──────── Text shown ────────

Re: Hash Joins vs. Bloom Filters / take 2

From: Claudio Freire <klaussfreire(at)gmail(dot)com>
To: Tomas Vondra <tomas(dot)vondra(at)2ndquadrant(dot)com>
Cc: Peter Geoghegan <pg(at)bowt(dot)ie>, PostgreSQL-development <pgsql-hackers(at)postgresql(dot)org>
Subject: Re: Hash Joins vs. Bloom Filters / take 2
Date: 2018-02-22 20:52:10
Message-ID: CAGTBQpZ5UwF2jphmbHO4u5m_oqDj2jqU1L1AT1K16XKkJuNL6g@mail.gmail.com
Views: Raw Message | Whole Thread | Download mbox | Resend email
Thread:
Lists: pgsql-hackers

On Thu, Feb 22, 2018 at 5:11 PM, Tomas Vondra
<tomas(dot)vondra(at)2ndquadrant(dot)com> wrote:
> On 02/22/2018 08:33 PM, Claudio Freire wrote:
>> That's kinda slow to do per-item. I tried to "count" distinct items by
>> checking the BF before adding (don't add redundantly), but that's less
>> precise than a HLL in my experience.
>
> But you don't need to do that for each item you try to add - you know
> that with M bits and K hash functions you can't reach 50% before at
> least M/(2*K) additions. And you don't really need to track the number
> of bits exactly - if it gets 55% full, it's not going to explode.

──────── Collected material ────────

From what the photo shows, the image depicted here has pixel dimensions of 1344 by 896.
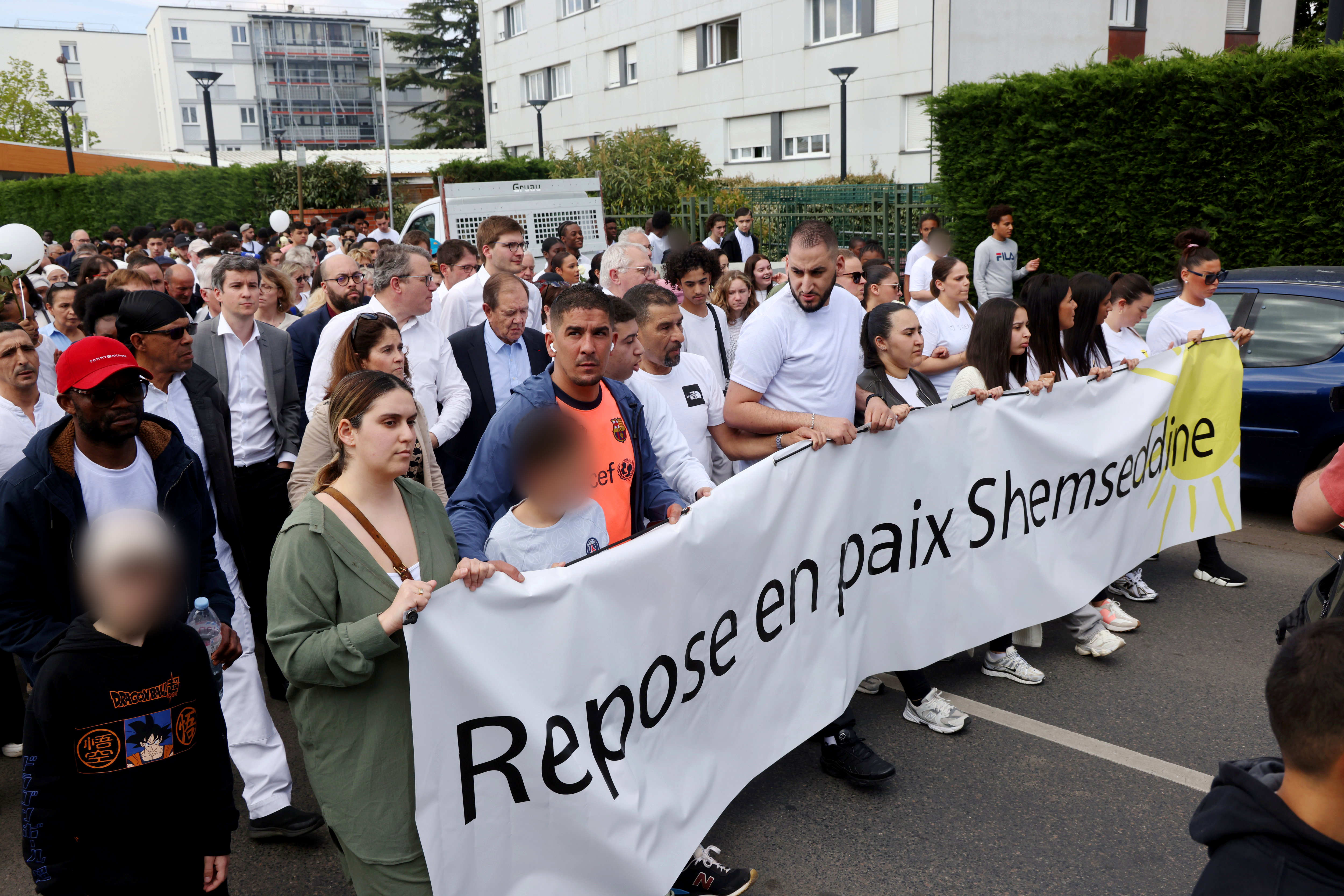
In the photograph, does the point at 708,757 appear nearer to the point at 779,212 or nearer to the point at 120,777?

────────

--- Directive ---
From the post on hash joins and Bloom filters, copy out the passage starting at "On Thu, Feb" and ending at "going to explode.".

--- Task output ---
On Thu, Feb 22, 2018 at 5:11 PM, Tomas Vondra
<tomas(dot)vondra(at)2ndquadrant(dot)com> wrote:
> On 02/22/2018 08:33 PM, Claudio Freire wrote:
>> That's kinda slow to do per-item. I tried to "count" distinct items by
>> checking the BF before adding (don't add redundantly), but that's less
>> precise than a HLL in my experience.
>
> But you don't need to do that for each item you try to add - you know
> that with M bits and K hash functions you can't reach 50% before at
> least M/(2*K) additions. And you don't really need to track the number
> of bits exactly - if it gets 55% full, it's not going to explode.